The Texas AgriLife Extension Service sponsors the three-day program, which will be held on the Texas A&M University campus.
“One of the most exciting aspects of the short course each year is the cattleman’s college,” said Dr. Jason Cleere, conference coordinator and AgriLife Extension beef cattle specialist. “There are 20 different Cattleman’s College educational sessions, which will have a mix of information, addressing current beef industry issues and providing fundamental information on basic beef cattle and ranch management.”
On Aug. 3, beef cattle specialists and animal health officials will give an overview of the cattle-tick program activities.
“Even if you are not in the quarantine zone, you need to understand the impact of this pest,” Cleere said.
An overview of the history of the fever tick, its current management program and, economic impact, plus other topics will be discussed.
The Aug. 4 sessions take some of the information that was provided during the first two days of the short course “and demonstrate how it can be applied in working cattle operations,” Cleere said.
“There will be demonstrations on brush control, cattle selection, cattle handling, vaccinating cattle, business management and cuts of beef,” he said.
A tour of the Texas A&M College of Veterinary Medicine will also be offered “so that participants can see some of the latest technology that we have in livestock care,” he added.
“Participants will also have an opportunity to receive a private pesticide applicator’s license on Wednesday,” Cleere said.

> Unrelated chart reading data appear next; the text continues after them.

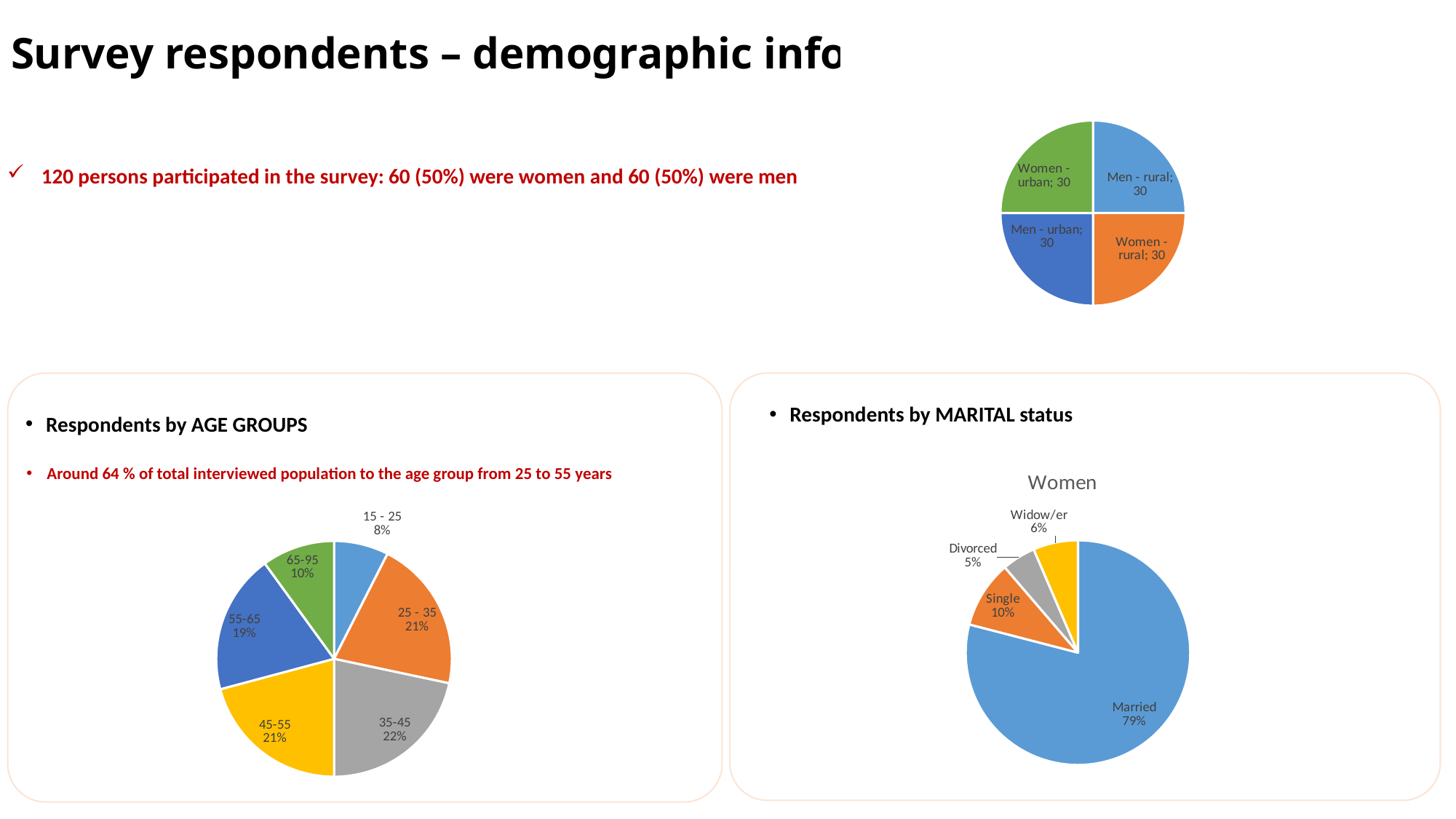
In the top-right pie chart, what is the value for Men - rural? 30 In the age groups pie chart, which age group has the smallest share? 15 - 25 How many age groups are shown in the age groups pie chart? 6 What type of chart is used for the respondents by age groups? Pie chart How many slices does the top-right pie chart have? 4 In the Women marital status pie chart, which category has the smallest share? Divorced In the Women marital status pie chart, what share of respondents are Married? 79% In the Women marital status pie chart, which is larger: Single or Widow/er? Single In the age groups pie chart, what share do respondents aged 35-45 make up? 22% In the age groups pie chart, what is the difference in percentage points between the 55-65 group and the 65-95 group? 9 What is the title of the marital status pie chart in the bottom-right panel? Women In the age groups pie chart, which age group has the largest share? 35-45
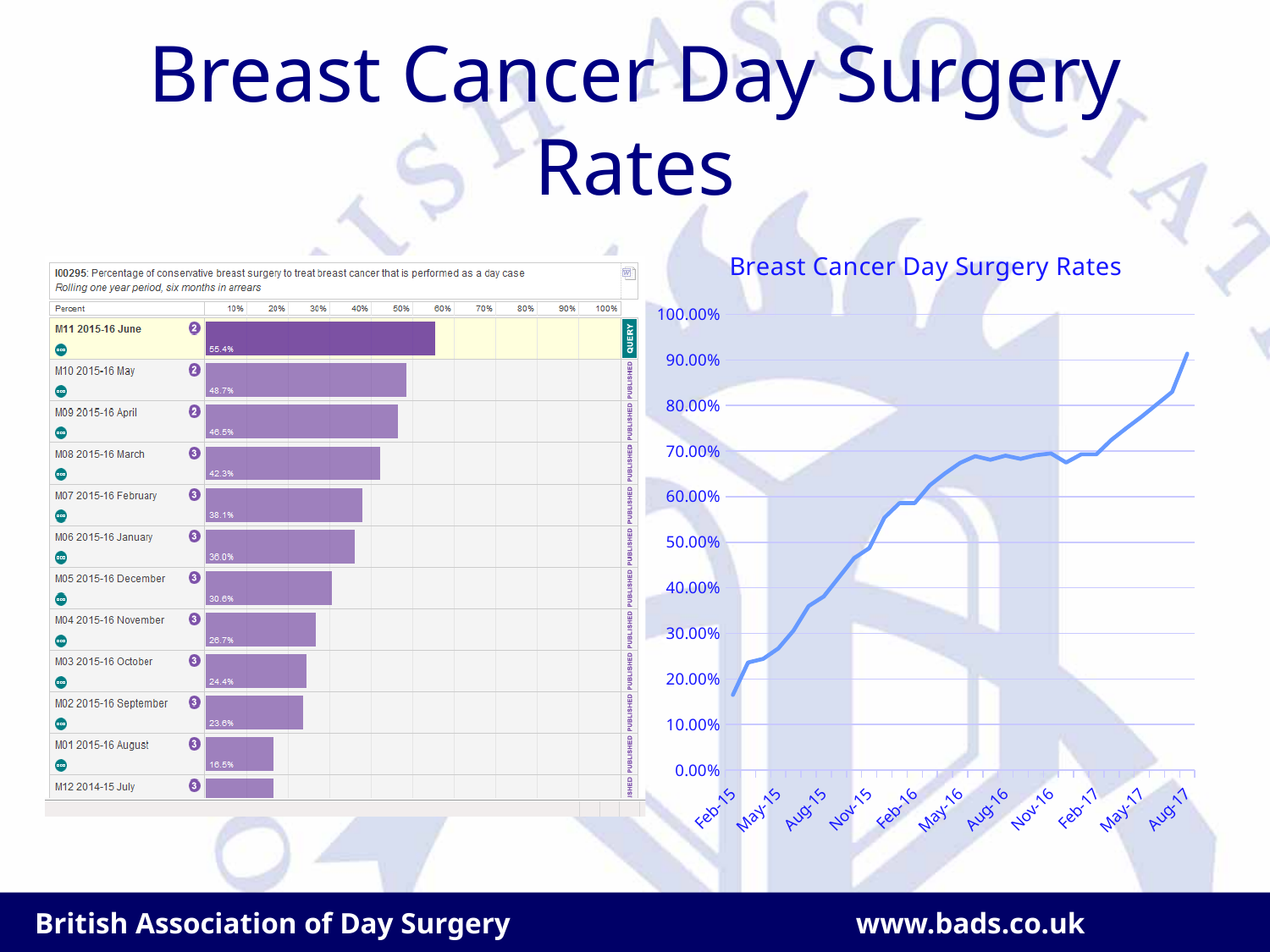
On the right chart, is the value for Feb-16 greater or less than 50.00%? greater On the left chart, what is the value for M05 2015-16 December? 30.6% On the right chart, is the value for May-17 greater or less than 70.00%? greater On the right chart, is the value for Feb-15 greater or less than 20.00%? less On the left chart, which labelled month has the highest value? M11 2015-16 June On the right chart, do the values generally rise or fall from Feb-15 to Aug-17? Rise On the left chart, what is the value for M01 2015-16 August? 16.5% On the left chart, which is larger, the value for M03 2015-16 October or M02 2015-16 September? M03 2015-16 October On the left chart, what is the difference between the values for M11 2015-16 June and M10 2015-16 May? 6.7% What kind of chart is the chart on the right titled 'Breast Cancer Day Surgery Rates'? Line chart On the left chart, what is the difference between the values for M08 2015-16 March and M07 2015-16 February? 4.2% On the left chart, what is the value for M11 2015-16 June? 55.4%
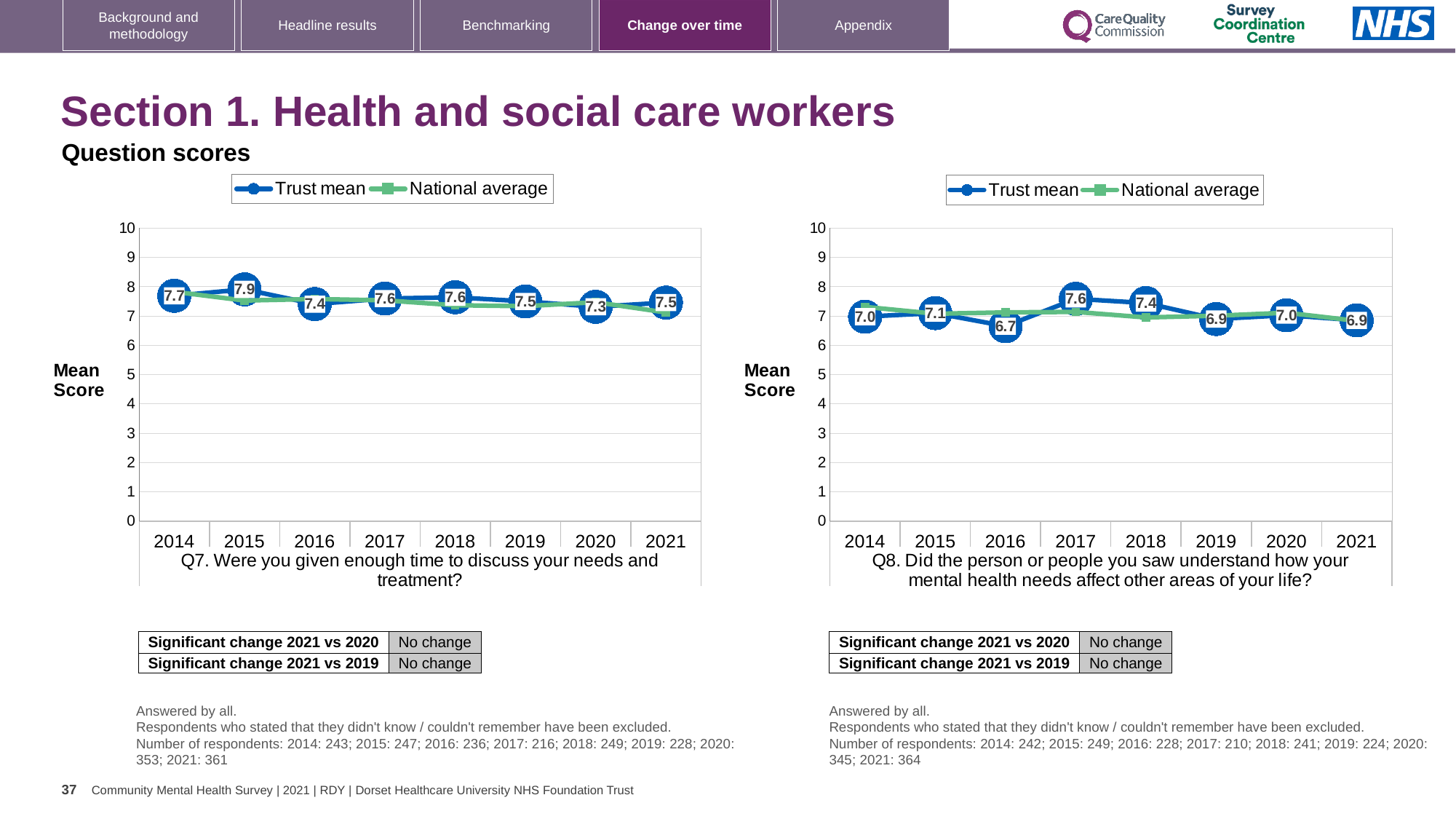
In the Q7 chart (left), which year has the lowest Trust mean? 2020 In the Q8 chart (right), what is the Trust mean for 2017? 7.6 What kind of chart is the Q7 chart (left)? Line chart In the Q8 chart (right), which year has the lowest Trust mean? 2016 How many series does the legend of the Q7 chart (left) list? 2 In the Q7 chart (left), what is the Trust mean for 2020? 7.3 How many years are plotted on the x axis of the Q8 chart (right)? 8 In the Q7 chart (left), what is the Trust mean for 2015? 7.9 In the Q7 chart (left), what is the difference between the Trust mean in 2015 and in 2020? 0.6 In the Q8 chart (right), what is the Trust mean for 2016? 6.7 In the Q7 chart (left), which year has the highest Trust mean? 2015 In the Q8 chart (right), which is larger, the Trust mean for 2017 or for 2018? 2017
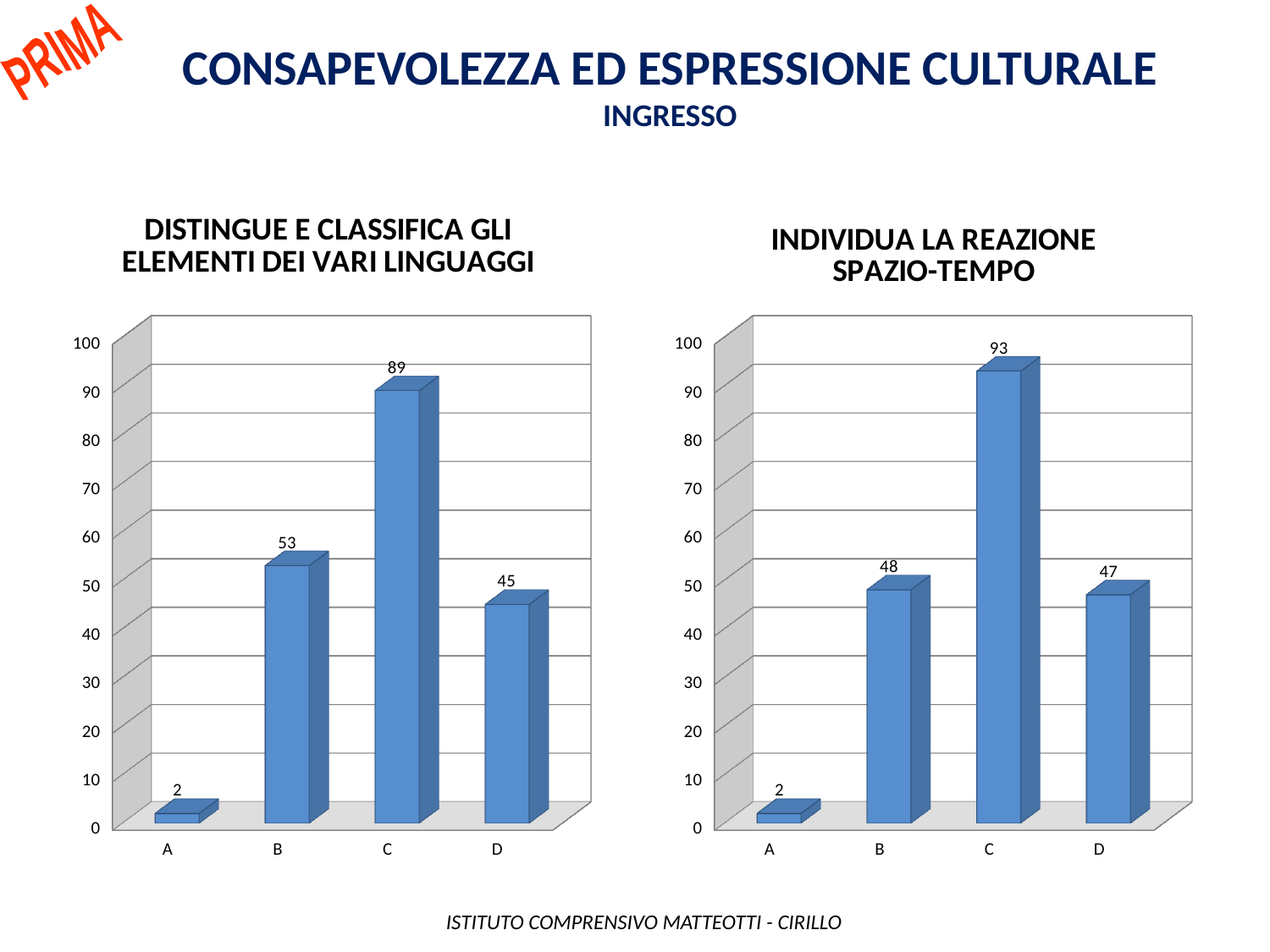
In the left chart, which category has the lowest value? A In the chart titled 'DISTINGUE E CLASSIFICA GLI ELEMENTI DEI VARI LINGUAGGI', what is the value for category C? 89 In the right chart, is the value for C greater or less than 90? greater How many categories are shown in the chart titled 'INDIVIDUA LA REAZIONE SPAZIO-TEMPO'? 4 In the left chart, what is the difference between the values for C and B? 36 In the right chart, what is the difference between the values for C and D? 46 In the chart titled 'INDIVIDUA LA REAZIONE SPAZIO-TEMPO', what is the value for category B? 48 What is the title of the chart on the right side of the slide? INDIVIDUA LA REAZIONE SPAZIO-TEMPO In the right chart, which category has the highest value? C In the left chart, what is the value for category A? 2 What kind of chart is the chart titled 'DISTINGUE E CLASSIFICA GLI ELEMENTI DEI VARI LINGUAGGI'? Bar chart In the left chart, which is larger, the value for B or the value for D? B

Training will occur before lunch on Aug. 4 and the certification test will be at 1 p.m.
Short course registration is $140 per participant by July 26, and includes admission to the conference, a copy of the short-course proceedings, trade show admittance, tickets to the special Aggie prime rib dinner, and additional meals and refreshment breaks.
Attendees can earn at least seven pesticide continuing education units, 15 veterinary credits and numerous Beef Quality Assurance credits.